University in Oranjestad, Aruba

The University of Aruba (UA) is a public university located in Oranjestad, Aruba.

== History ==
The university was established in 1988, shortly after Aruba obtained its Status Aparte in 1986 and became an independent country within the Kingdom of the Netherlands. As stipulated by law in the national ordinance that governs the UA, the three core tasks of the UA are education, research and service to society. currently consists of the Academic Foundation Year, 4 faculties, namely the Faculty of Law, the Financial-Economic Faculty, the Faculty of Hotel and Tourism Management Studies and the Faculty of Arts and Science.

The university is currently housed in a historical building complex that includes two monasteries Huize de la Salle and Maria Convent, as well as the Centro Educativo Christian. The monumental Maria Convent was added to the UA in 2024 after an intensive restoration, funded by the EU and coordinated by UNDP.

== Admission ==
Both a HAVO Diploma and a VWO Diploma can give immediate access to enter a bachelor program at the university some programs may require students to pass a specific track in the Academic Foundation Year in order to be accepted into their desired faculty.

Another possibility exists for students who have neither a VWO/HAVO diploma is by taking the university entrance exam called "colloquium doctum". Passing the entrance exams, immediately grants access to a students desired faculty.

== Faculties ==
UA provides undergraduate and postgraduate education in four faculties, with each faculty headed by a dean. The faculties the faculties of Law, Hospitality and Tourism Management, Arts and Science and Accounting, Finance and Marketing

=== Faculty of Law ===
The faculty offers both a Bachelor and Master in Aruban Law, with the possibility of completing the Master program in the Netherlands. the Bachelor program can be completed in 3 yrs full time or 4 yrs maximum. The Master's program takes 1 year.

::::::::

■ APPLY WHAT YOU READ:
1. Recast the paragraph of the University of Aruba text that begins "The university is currently housed" as a short bulleted list that keeps its main facts.
2. Write the next portion of the University of Aruba text, starting after its final sentence.
The lines that come after this point are drawn from a separate source.

■ PROVIDED INFORMATION:
::::::::

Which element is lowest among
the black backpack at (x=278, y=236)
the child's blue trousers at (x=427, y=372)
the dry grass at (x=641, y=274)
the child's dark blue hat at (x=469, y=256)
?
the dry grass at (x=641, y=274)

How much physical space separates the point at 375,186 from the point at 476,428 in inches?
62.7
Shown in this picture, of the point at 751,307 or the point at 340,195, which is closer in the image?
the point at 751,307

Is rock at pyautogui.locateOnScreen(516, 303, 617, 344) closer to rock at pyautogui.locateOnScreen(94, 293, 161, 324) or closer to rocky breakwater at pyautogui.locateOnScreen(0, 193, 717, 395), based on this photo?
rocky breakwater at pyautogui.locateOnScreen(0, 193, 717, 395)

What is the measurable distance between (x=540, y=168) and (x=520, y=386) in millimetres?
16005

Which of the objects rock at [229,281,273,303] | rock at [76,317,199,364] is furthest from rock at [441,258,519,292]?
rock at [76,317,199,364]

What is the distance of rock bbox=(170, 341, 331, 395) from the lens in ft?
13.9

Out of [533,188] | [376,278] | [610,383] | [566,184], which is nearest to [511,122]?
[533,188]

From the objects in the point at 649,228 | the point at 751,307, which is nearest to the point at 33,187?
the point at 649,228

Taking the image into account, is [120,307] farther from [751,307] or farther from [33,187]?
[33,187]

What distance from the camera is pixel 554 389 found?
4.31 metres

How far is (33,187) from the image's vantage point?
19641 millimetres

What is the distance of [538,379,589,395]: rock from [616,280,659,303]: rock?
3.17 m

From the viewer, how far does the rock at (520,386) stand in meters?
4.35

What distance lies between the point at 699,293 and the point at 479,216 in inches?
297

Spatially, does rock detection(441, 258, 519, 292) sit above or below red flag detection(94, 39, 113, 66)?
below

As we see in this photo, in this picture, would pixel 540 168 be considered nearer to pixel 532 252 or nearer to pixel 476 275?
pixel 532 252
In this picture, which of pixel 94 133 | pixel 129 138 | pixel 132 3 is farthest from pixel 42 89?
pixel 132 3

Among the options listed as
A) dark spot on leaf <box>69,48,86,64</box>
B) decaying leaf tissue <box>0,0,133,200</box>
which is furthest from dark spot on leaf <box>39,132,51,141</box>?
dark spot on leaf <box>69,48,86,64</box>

::::::::

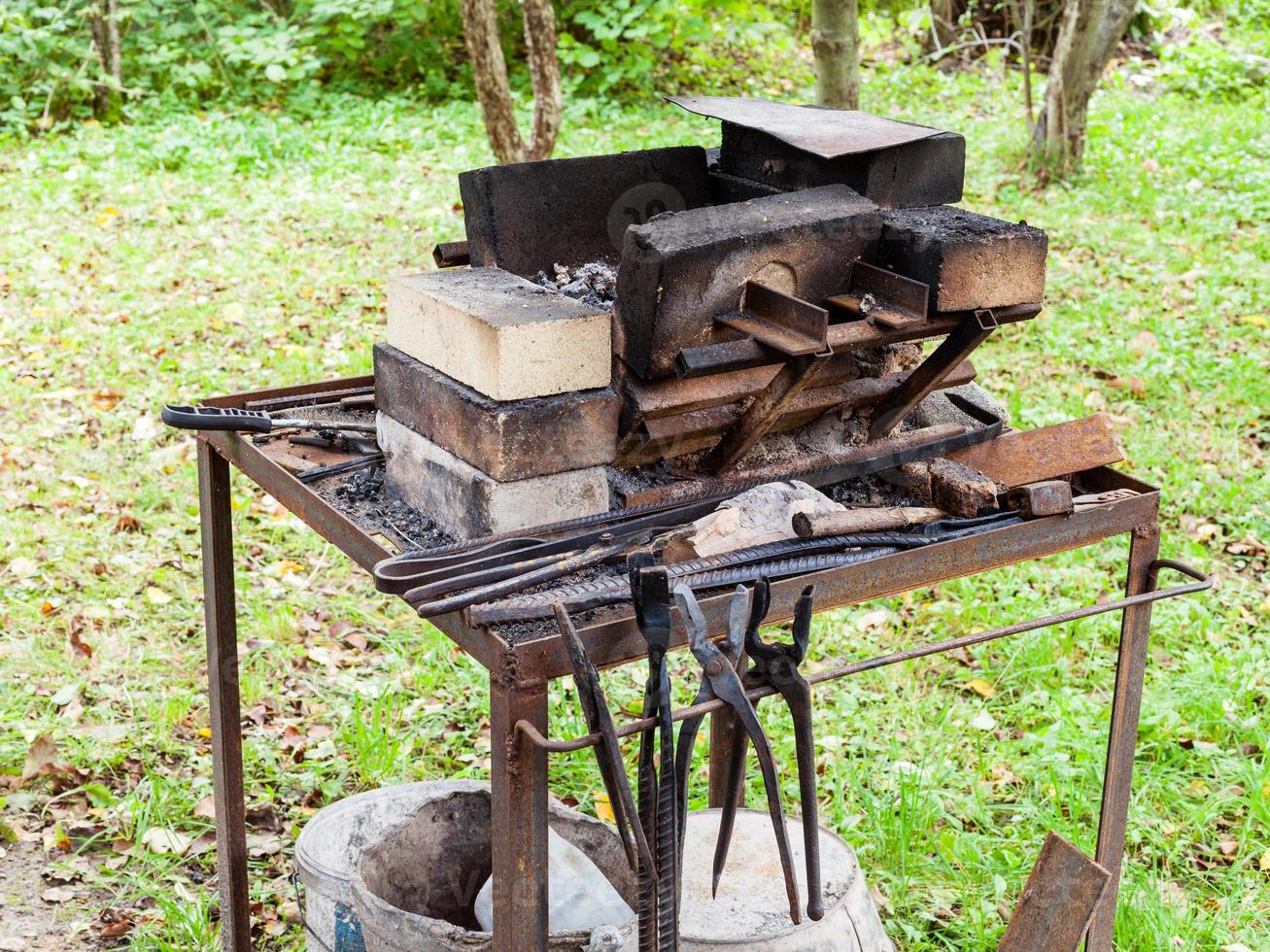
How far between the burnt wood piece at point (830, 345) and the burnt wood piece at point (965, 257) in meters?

::::::::

■ ANSWERS TO EACH TASK:
1.
- The university occupies a historical building complex.
- The complex includes two monasteries, Huize de la Salle and Maria Convent, and the Centro Educativo Christian.
- The monumental Maria Convent became part of the UA in 2024 after an intensive restoration.
- The EU funded the restoration, and UNDP coordinated it.

2.
=== Faculty for Accounting, Finance and Marketing ===
The FAFM offers a dynamic four – year full-time two major-minor bachelor programs in Finance & Control, and Marketing & Business. Students have the choice to pursue one of two the majors. The FAFM focuses both on theoretical courses and practical assignments to ensure a solid knowledge base and professional framework

=== Faculty of Hospitality and Tourism Management Studies ===
FHTMS focuses on conducting applied and scientific research and delivering services that benefit the Aruban hospitality community and tourism industry. The FHTMS consists of undergraduate and graduate programs. The three-year undergraduate program provides students with a scientific, research-based program emphasizing business principles and management theories in hospitality and the international tourism industry. The graduate program offers a business management development program leading to a Master of Business Administration (MBA) degree.

== Academics ==
The university is accredited by the Aruban Department of Education, and the Accreditation Organisation of the Netherlands and Flanders, which grants accreditation to institutions who meet a national system of regulations and quality assurance controls.

== Research ==
The University of Aruba Research Center (UARC) was established in 2023 in order to support the UA research task. Through the establishment of an open research repository the accessibility of research outputs is substantially increased. The center also supports UA-staff in the development of research proposals, research consortia and in the technical aspects of the execution and reporting of research projects.

== International Collaboration ==
The university is an Erasmus+ partner.